Fully Human Immunoglobulin G From Transchromosomic Bovines Treats Nonhuman Primates Infected With Ebola Virus Makona Isolate

• Published in: The Journal of Infectious Diseases Vol. 218; no. suppl_5; pp. S636 - S648
• Main Authors: Luke, Thomas, Bennett, Richard S, Gerhardt, Dawn M, Burdette, Tracey, Postnikova, Elena, Mazur, Steven, Honko, Anna N, Oberlander, Nicholas, Byrum, Russell, Ragland, Dan, St Claire, Marisa, Janosko, Krisztina B, Smith, Gale, Glenn, Gregory, Hooper, Jay, Dye, John, Pal, Subhamoy, Bishop-Lilly, Kimberly A, Hamilton, Theron, Frey, Kenneth, Bollinger, Laura, Wada, Jiro, Wu, Hua, Jiao, Jin-An, Olinger, Gene G, Gunn, Bronwyn, Alter, Galit, Khurana, Surender, Hensley, Lisa E, Sullivan, Eddie, Jahrling, Peter B
• Format: Journal Article Web Resource
• Language: English
• Published: United States Oxford University Press 22.11.2018
• Subjects: Animals; Antibodies, Viral - therapeutic use; Cattle; Chlorocebus aethiops; Ebolavirus - immunology; Female; Hemorrhagic Fever, Ebola - drug therapy; Humans; Immunoglobulin G - therapeutic use; Macaca mulatta; Male; Supplement; Vero Cells
• ISSN: 0022-1899; 1537-6613; 1537-6613
• DOI: 10.1093/infdis/jiy377

Transchromosomic bovines (Tc-bovines) adaptively produce fully human polyclonal immunoglobulin (Ig)G antibodies after exposure to immunogenic antigen(s).
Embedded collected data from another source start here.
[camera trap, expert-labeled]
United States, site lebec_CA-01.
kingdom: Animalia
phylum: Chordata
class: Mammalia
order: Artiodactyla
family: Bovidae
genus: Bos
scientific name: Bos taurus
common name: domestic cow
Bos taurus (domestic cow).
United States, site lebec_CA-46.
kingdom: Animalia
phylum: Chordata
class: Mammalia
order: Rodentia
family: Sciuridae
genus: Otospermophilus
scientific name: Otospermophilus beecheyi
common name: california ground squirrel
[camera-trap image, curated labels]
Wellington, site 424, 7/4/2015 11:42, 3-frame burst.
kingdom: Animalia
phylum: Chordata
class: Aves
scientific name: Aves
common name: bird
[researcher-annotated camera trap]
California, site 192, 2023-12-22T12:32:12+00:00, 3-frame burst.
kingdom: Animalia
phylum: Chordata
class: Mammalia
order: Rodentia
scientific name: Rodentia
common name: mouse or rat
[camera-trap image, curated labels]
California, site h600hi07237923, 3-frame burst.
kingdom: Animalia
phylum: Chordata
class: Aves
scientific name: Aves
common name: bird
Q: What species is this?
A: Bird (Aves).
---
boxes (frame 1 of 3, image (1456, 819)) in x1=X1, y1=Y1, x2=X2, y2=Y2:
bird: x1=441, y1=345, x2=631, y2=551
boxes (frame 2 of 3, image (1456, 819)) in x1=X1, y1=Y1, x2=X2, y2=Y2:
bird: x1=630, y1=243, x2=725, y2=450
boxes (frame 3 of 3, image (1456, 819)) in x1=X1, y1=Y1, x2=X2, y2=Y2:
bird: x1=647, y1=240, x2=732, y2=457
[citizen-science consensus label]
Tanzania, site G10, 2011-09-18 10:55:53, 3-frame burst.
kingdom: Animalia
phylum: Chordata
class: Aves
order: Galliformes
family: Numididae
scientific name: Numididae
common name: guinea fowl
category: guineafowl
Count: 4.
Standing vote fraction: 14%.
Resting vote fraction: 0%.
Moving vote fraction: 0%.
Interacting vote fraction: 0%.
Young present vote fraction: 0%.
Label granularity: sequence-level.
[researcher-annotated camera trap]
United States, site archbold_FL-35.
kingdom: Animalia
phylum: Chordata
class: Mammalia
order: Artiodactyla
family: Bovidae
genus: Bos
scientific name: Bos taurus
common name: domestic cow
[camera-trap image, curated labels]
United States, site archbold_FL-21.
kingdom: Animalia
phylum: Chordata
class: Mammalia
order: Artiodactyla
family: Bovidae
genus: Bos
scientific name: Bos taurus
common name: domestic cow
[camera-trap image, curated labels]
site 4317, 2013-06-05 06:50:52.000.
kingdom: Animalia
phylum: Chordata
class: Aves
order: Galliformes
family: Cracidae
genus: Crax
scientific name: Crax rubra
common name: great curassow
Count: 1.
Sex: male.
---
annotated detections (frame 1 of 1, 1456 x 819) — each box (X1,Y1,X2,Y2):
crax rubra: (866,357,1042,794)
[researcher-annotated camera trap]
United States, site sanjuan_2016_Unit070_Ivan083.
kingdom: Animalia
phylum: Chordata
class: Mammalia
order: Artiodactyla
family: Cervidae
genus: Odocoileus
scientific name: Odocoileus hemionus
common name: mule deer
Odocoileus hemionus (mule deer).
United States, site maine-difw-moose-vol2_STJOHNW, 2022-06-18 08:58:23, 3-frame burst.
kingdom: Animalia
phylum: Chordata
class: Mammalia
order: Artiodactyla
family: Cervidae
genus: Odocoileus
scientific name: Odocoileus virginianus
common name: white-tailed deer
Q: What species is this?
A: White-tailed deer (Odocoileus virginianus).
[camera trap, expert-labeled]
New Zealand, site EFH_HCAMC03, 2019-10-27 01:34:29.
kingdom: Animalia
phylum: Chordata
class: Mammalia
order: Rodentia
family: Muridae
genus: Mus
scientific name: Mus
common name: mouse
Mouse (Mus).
The National Interagency Confederation for Biological Research and collaborators rapidly produced and then evaluated anti-Ebola virus IgG immunoglobulins (collectively termed SAB-139) purified from Tc-bovine plasma after sequential hyperimmunization with an Ebola virus Makona isolate glycoprotein nanoparticle vaccine. SAB-139 was characterized by several in vitro production, research, and clinical level assays using wild-type Makona-C05 or recombinant virus/antigens from different Ebola virus variants. SAB-139 potently activates natural killer cells, monocytes, and peripheral blood mononuclear cells and has high-binding avidity demonstrated by surface plasmon resonance. SAB-139 has similar concentrations of galactose-α-1,3-galactose carbohydrates compared with human-derived intravenous Ig, and the IgG1 subclass antibody is predominant. All rhesus macaques infected with Ebola virus/H.sapiens-tc/GIN/2014/Makona-C05 and treated with sufficient SAB-139 at 1 day (n = 6) or 3 days (n = 6) postinfection survived versus 0% of controls. This study demonstrates that Tc-bovines can produce pathogen-specific human Ig to prevent and/or treat patients when an emerging infectious disease either threatens to or becomes an epidemic.